Demnach möchte man bis zum 18. Juli den Meilenstein 1 erreichen, welcher einen Zwischenstand repräsentieren soll, der Electrolysis nutzbar für den durchschnittlichen Nutzer von Nightly-Versionen macht, Electrolysis muss mit Erreichen dieses Meilensteins nach wie vor vom Nutzer selbst aktiviert werden. Am 21. Juli beginnt die Entwicklung von Firefox 34, in diesem sechswöchigen Zyklus möchte man anfangen, diesen Electrolysis-Opt-in Nightly-Nutzern und Add-on-Entwicklern schmackhaft zu machen, damit diese Firefox und die Add-ons damit testen. Außerdem soll es spezielle Testtage mit Fokus auf Electrolysis und Add-on-Kompatibilität geben. Electrolysis wird nämlich einige Add-on Inkompatibilitäten mit sich bringen, auch wenn Mozilla versucht, diese so gering wie möglich zu halten. Am 1. September beginnt dann die Entwicklung von Firefox 35, in diesem sechswöchigen Zyklus soll Meilenstein 2 erreicht werden, welcher das Projekt an einen Punkt bringt, an dem Electrolysis standardmäßig für Nutzer der Nightly-Versionen aktiviert werden kann (ohne in die Aurora-Phase einzutreten). Am 13. Oktober schließlich beginnt die Entwicklung von Firefox 36. Dies ist die Version, in welcher man Electrolysis soweit haben muss, dass es den regulären Weg von Nightly über Aurora und Beta in die finale Version gehen kann, wenn man Electrolysis zum Pwn2Own 2015 in Firefox haben möchte, außerdem soll dann das Sandboxing für Windows aktiviert werden. Der Eintritt in die Aurora-Phase findet dann schließlich am 24. November statt, die finale Version von Firefox 36 wird für den 16. Februar 2015 erwartet. Pwn2Own ist am 18. März 2015.

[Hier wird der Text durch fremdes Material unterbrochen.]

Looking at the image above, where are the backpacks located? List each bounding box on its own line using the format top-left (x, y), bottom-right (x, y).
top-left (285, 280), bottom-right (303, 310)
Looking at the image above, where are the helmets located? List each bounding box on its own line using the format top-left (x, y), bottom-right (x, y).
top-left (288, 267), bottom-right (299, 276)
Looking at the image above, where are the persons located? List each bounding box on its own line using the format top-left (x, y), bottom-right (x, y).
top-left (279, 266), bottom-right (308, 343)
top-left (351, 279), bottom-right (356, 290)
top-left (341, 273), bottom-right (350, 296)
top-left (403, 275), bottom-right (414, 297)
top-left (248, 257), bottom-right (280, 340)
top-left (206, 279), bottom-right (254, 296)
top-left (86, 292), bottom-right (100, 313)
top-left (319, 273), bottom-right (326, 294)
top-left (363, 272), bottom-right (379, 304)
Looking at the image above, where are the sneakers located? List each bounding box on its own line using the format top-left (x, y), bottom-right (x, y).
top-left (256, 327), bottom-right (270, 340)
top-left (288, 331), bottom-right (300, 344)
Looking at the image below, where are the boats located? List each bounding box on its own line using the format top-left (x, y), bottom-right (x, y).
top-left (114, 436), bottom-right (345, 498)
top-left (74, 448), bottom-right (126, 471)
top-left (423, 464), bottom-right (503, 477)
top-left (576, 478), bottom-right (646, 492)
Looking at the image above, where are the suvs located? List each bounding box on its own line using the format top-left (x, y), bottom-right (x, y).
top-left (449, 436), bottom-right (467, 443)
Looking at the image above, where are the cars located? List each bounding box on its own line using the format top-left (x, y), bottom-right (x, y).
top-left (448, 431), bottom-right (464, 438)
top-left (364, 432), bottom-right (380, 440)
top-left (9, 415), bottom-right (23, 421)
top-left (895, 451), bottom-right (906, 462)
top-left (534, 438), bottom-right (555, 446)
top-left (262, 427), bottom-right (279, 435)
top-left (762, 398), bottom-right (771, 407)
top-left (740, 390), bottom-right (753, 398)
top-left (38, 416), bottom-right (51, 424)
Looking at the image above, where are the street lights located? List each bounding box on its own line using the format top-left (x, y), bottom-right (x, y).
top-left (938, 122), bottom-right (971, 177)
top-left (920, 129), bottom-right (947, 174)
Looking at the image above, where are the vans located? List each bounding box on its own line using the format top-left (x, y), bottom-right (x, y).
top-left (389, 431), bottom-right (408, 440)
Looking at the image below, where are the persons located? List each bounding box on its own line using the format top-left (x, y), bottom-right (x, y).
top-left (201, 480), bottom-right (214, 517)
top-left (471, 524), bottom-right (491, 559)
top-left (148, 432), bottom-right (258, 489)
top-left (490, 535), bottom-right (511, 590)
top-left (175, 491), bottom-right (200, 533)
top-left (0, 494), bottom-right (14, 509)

Für Shumway gibt es noch keinen so detaillierten Zeitplan. Wie Till Schneidereit, einer der leitenden Köpfe des Shumway-Projekts, über Twitter mitteilte, sei man kurz davor, ein großes Refactoring von Shumway in Firefox zu landen und wolle dann aggressiv daran arbeiten, Shumway für Nutzer der Nightly-Versionen von Firefox standardmäßig zu aktivieren. Dem am nächsten kommen dürfte der Shumway Meilenstein 3, welcher die standardmäßige Aktivierung von Shumway in Firefox Nightly für einige Flash-Werbungen vorsieht. Auch hier bedeutet das wieder nicht, dass bei Erreichen des Meilensteins die Aktivierung sofort in der nächsten Aurora-Version erfolgt. Die Aktivierung in Firefox Aurora für einige Flash-Werbungen wird in Meilenstein 4 getrackt.

Update 18.07.2014: Der Shumway Meilenstein 3 wird für die Nightly-Versionen von Firefox 36 angestrebt.

Shumway kommt derweil bereits an anderer Stelle zum Einsatz: Die berühmte Präsentationsplattform Prezi hat die letzten vier Jahre daran gearbeitet, den auf Flash basierenden Prezi-Player durch einen neuen Player auszutauschen, der auf Webtechnologien basiert. Hierfür wird ein besonders performantes Zeichnen von Vektor-Grafiken benötigt. Ein Gebiet, auf welchem Flash sehr gut gewesen sei, JavaScript und SVG hingegen weniger. Darum hat das Prezi-Team seinen eigenen Vektor-Grafik-Renderer entwickelt, welcher auf Shumway basiert. Das Gute für Mozilla: Prezi wird alle seine Verbesserungen Mozilla zur Verfügung stellen. Auch das dürfte das Shumway-Projekt ein Stück nach vorne bringen.